For the entry level exhibitor, stock items such as furniture, lighting, reception units and bars can be used as a palette of exhibition materials to enhance a stand. Meanwhile, experienced exhibitors may find these useful when stretching their budget and taking a larger stand space than they may usually opt for.
Since these changes in attitude, businesses may want to make use of stock materials to create an entire stand, using refurbishment and re-branding to save money. This offers a true custom build aesthetic using ‘traditional’ materials. By taking this ‘recycled’ route, smaller businesses can be seen as a level above the common modular –aluminium stands that are offering the same function but without the ‘custom’ feel.

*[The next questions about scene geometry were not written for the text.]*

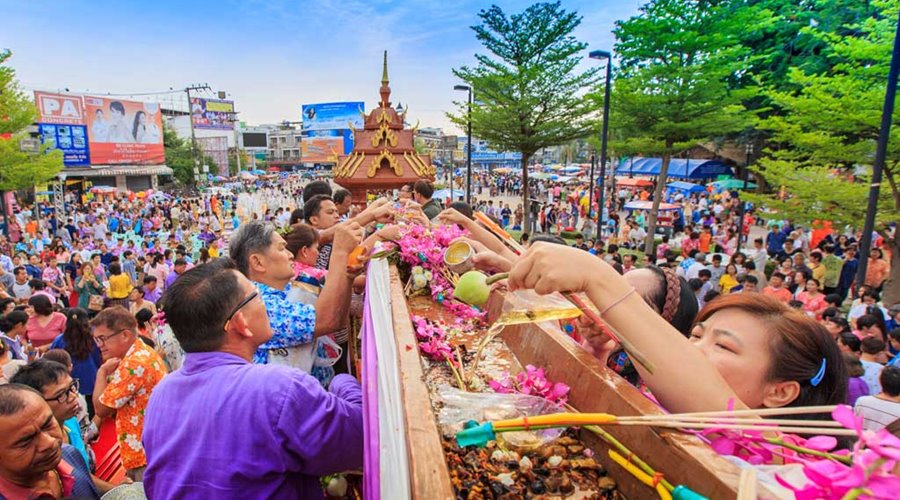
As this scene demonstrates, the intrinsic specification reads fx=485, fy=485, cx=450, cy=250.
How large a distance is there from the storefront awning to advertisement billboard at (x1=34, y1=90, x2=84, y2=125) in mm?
3918

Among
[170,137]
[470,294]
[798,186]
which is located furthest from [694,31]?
[170,137]

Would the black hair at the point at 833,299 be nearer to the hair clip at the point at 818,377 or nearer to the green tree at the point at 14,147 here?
the hair clip at the point at 818,377

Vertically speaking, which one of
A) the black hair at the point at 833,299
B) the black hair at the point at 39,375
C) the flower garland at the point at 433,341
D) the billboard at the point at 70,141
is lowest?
the black hair at the point at 833,299

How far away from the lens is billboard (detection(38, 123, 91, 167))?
110ft

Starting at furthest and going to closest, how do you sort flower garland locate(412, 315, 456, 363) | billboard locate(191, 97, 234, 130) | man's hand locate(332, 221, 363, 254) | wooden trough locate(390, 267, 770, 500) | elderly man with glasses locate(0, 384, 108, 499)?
billboard locate(191, 97, 234, 130), man's hand locate(332, 221, 363, 254), flower garland locate(412, 315, 456, 363), elderly man with glasses locate(0, 384, 108, 499), wooden trough locate(390, 267, 770, 500)

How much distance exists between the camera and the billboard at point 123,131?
3812cm

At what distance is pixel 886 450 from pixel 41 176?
85.5ft

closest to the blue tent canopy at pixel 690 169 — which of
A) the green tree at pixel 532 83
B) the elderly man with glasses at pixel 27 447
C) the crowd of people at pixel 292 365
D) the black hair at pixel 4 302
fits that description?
the green tree at pixel 532 83

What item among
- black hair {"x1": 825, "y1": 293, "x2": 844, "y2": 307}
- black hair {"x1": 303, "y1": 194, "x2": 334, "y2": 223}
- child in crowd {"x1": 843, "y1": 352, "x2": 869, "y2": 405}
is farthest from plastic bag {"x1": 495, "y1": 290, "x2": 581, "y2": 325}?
black hair {"x1": 825, "y1": 293, "x2": 844, "y2": 307}

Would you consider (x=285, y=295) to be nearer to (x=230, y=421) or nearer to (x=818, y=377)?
(x=230, y=421)

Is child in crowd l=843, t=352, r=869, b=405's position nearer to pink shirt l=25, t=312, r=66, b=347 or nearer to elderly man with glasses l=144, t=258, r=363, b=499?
elderly man with glasses l=144, t=258, r=363, b=499

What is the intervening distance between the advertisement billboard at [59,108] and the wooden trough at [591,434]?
137ft

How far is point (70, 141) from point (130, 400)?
137ft

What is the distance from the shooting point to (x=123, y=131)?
40688 mm
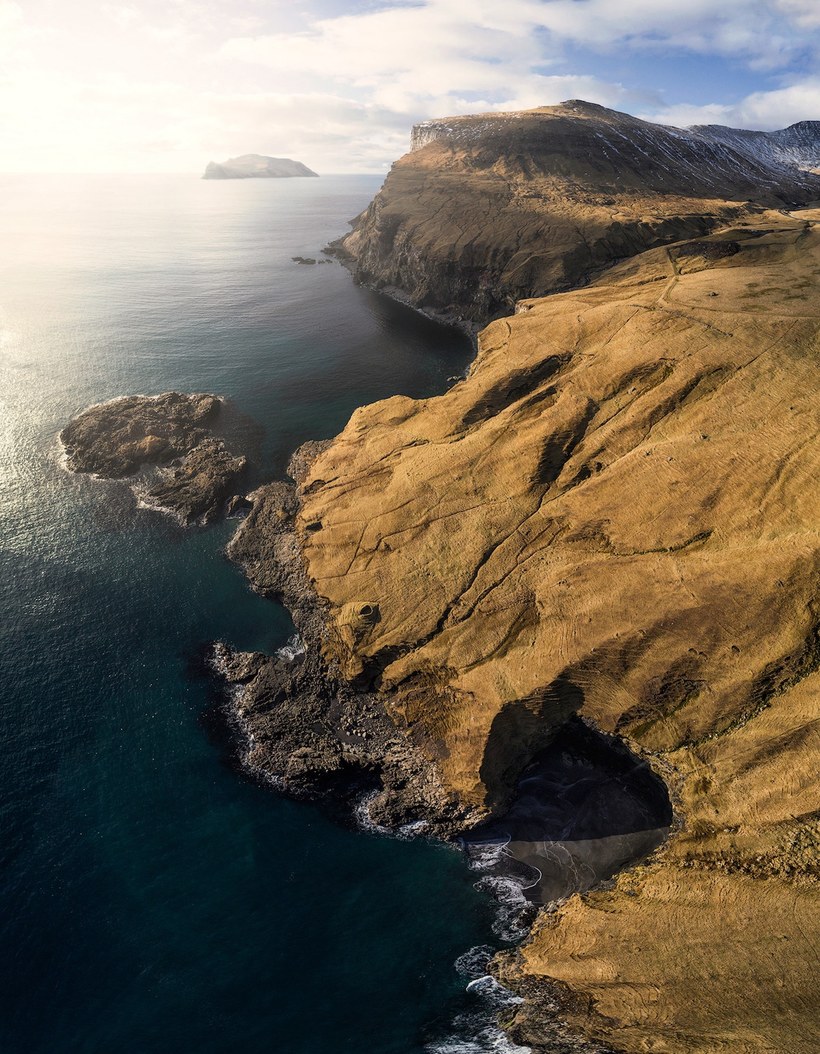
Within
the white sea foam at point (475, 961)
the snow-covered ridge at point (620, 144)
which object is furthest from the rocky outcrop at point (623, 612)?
the snow-covered ridge at point (620, 144)

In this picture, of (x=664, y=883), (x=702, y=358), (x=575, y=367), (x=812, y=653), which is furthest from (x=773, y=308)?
(x=664, y=883)

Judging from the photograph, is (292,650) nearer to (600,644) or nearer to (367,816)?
(367,816)

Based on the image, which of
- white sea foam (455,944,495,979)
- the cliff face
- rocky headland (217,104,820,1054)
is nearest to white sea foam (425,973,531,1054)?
white sea foam (455,944,495,979)

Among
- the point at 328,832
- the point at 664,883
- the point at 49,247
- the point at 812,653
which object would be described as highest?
the point at 49,247

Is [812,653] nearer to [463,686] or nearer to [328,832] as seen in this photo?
[463,686]

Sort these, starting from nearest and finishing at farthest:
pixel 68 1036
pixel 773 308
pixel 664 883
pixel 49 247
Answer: pixel 68 1036 < pixel 664 883 < pixel 773 308 < pixel 49 247

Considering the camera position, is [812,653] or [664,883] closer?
[664,883]

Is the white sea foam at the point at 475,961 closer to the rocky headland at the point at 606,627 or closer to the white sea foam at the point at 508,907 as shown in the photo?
the rocky headland at the point at 606,627
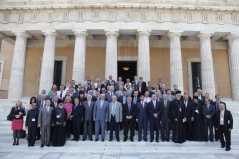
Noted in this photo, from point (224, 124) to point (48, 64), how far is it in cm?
1497

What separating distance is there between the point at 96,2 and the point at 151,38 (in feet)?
23.0

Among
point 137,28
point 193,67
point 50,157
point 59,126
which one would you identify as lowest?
point 50,157

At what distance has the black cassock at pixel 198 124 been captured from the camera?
9836mm

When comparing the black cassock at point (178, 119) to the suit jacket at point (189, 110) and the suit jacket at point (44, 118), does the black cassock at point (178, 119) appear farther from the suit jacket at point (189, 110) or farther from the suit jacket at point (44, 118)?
the suit jacket at point (44, 118)

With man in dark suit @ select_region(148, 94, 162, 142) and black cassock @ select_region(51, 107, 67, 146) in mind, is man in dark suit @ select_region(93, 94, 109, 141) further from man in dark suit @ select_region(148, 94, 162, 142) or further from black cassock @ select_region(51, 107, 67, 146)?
man in dark suit @ select_region(148, 94, 162, 142)

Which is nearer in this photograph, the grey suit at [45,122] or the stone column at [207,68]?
the grey suit at [45,122]

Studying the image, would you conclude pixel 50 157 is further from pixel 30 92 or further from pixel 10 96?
pixel 30 92

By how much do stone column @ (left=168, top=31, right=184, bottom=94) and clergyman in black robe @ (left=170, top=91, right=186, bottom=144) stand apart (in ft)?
28.5

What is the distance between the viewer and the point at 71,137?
34.5ft

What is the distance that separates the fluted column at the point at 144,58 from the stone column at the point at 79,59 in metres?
5.01

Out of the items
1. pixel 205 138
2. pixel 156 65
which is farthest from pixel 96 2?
pixel 205 138

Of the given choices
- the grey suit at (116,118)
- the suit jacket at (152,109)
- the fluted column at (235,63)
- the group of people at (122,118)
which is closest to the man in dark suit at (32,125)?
the group of people at (122,118)

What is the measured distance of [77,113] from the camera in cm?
986

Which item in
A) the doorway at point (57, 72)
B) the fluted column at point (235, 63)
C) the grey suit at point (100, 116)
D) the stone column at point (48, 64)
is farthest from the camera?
the doorway at point (57, 72)
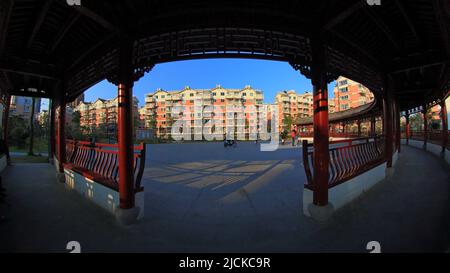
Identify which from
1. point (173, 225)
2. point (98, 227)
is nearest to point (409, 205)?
point (173, 225)

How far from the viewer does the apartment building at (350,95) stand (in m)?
48.2

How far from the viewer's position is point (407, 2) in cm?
371

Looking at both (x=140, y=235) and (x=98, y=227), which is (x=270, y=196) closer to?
(x=140, y=235)

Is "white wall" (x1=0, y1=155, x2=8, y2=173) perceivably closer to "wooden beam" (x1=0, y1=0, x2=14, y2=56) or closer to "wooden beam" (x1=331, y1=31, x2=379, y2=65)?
"wooden beam" (x1=0, y1=0, x2=14, y2=56)

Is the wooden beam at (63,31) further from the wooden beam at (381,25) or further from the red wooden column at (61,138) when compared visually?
the wooden beam at (381,25)

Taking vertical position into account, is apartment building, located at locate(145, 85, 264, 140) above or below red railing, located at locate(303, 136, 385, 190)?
above

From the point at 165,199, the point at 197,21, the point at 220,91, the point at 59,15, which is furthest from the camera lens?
the point at 220,91

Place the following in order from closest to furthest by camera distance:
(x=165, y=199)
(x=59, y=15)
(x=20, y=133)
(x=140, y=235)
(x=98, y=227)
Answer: (x=140, y=235) → (x=98, y=227) → (x=59, y=15) → (x=165, y=199) → (x=20, y=133)

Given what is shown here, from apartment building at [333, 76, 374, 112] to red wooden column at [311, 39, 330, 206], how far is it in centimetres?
5471

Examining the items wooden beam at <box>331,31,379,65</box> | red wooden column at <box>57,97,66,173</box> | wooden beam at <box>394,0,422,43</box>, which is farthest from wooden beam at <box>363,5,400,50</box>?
red wooden column at <box>57,97,66,173</box>

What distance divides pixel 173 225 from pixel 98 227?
1.31 m

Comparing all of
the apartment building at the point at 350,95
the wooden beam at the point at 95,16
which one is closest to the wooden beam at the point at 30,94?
the wooden beam at the point at 95,16

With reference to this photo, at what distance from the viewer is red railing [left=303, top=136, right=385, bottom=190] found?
Answer: 3791 mm

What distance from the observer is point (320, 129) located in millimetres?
3607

Current ‘high impact’ trends within the exhibition stand industry
Looking at the construction side of things, curves are this year’s black and there certainly seems to be a heightened awareness (from both exhibitors and their agencies) of the added value of sustainable materials and re-used components. While this may be related primarily to recession issues, there are plenty of benefits. These can include offering smaller businesses a cost effective way of keeping up with the latest design trends, while appearing socially responsible.
Secondly, technological elements can sometimes seem expansive and unnecessary, but they do have the power to capture attention. This can often mean that their ‘value’ is quite different to their cost. Some of the key interactive content to be aware of for upcoming exhibitions are; interactive floors that react as you travel across them, touch-screen interfaces with relevant content ‘on demand’, and automated Bluetooth technology to send product information to passing show visitors.
Among other things, using modern and ‘clever’ technology can act as a talking point, a way of distributing information and a reminder to visitors that your business is up to date and worth stopping for!